We report a case of a young boy carrying a familial 964C>T (P322S) mutation on the MECP2 gene. The clinical picture of our patient is dominated by mental retardation with autistic features and epilepsy of myoclonic type, associated with other neurologic signs including diffuse hypotonia, lower limb weakness, tremor, ataxia, and dysmetria. His mother, who is a carrier of the same mutation, showed slight cognitive impairment, gait disturbance, speech difficulties, and slight tremor. Molecular typing of maternal grandparents demonstrated that the mutation appeared de novo in the mother, strengthening the hypothesis that it is a causative mutation rather than a polymorphism.

Currently, more than 100 different mutations, including missense and nonsense mutations, deletions, and insertions have been described in the MECP2 gene. The correlation between type of mutation and disease severity is not always apparent. Some reports seem to indicate that patients with methyl-CpG-binding domain mutations (both missense and truncating) show a more severe clinical presentation than patients with missense and nonsense mutations further downstream in the gene.⁶ Because the structure and function of the MECP2 protein have not yet been fully clarified and no functional assays are available, it may be difficult to differentiate between disease-causing mutations and rare polymorphisms.

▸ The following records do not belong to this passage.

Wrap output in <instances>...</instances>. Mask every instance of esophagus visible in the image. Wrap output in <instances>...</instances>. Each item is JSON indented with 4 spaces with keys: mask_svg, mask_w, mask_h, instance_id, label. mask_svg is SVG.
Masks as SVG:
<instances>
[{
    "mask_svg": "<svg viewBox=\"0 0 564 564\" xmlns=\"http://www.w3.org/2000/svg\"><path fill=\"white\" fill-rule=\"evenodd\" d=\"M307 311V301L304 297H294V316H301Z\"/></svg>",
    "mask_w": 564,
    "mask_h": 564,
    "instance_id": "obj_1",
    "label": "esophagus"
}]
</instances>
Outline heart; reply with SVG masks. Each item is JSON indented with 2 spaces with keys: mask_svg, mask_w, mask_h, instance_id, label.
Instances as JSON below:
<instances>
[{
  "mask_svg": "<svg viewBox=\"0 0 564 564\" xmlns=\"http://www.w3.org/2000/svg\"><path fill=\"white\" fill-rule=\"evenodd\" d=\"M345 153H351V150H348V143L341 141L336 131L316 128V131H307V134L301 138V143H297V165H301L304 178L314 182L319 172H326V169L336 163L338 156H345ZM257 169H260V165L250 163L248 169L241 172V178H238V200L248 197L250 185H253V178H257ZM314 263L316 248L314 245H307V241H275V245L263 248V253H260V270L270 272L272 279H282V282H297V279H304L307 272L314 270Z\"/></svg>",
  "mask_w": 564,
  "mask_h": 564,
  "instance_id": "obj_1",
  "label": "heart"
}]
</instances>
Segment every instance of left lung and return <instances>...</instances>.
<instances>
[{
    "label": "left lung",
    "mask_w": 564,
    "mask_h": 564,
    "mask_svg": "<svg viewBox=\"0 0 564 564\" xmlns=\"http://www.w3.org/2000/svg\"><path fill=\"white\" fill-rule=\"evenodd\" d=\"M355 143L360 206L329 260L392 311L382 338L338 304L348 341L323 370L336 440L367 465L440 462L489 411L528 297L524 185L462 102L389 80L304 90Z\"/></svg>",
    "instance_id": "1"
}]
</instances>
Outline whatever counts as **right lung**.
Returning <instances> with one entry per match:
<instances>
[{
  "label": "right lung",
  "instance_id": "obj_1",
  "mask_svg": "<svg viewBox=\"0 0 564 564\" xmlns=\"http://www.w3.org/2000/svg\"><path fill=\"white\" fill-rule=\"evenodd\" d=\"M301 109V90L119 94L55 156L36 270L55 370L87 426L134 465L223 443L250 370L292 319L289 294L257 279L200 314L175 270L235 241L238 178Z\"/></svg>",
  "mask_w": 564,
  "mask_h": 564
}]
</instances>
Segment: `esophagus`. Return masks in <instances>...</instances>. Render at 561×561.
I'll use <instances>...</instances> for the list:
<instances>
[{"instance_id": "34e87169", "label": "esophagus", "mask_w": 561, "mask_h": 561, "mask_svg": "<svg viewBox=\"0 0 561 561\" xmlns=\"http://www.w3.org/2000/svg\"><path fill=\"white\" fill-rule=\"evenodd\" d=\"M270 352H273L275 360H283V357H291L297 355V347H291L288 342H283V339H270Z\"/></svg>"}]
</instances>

In fact, several variations initially identified as mutations in familial studies have since been reclassified as polymorphisms.⁷

The P322S mutation found in our patient has not previously been reported. Two missense mutations, P322A and P322L, have been described in Rett females.^2,8–10 Consequently, additional substitutions involving proline 322 may be considered as good candidates for bona fide MECP2 mutations. Because the P322S mutation caused a relatively mild phenotype in the affected boy and only moderate cognitive impairment in his mother in the absence of skewed X-inactivation, it can be classified as the mildest MECP2 mutation described so far.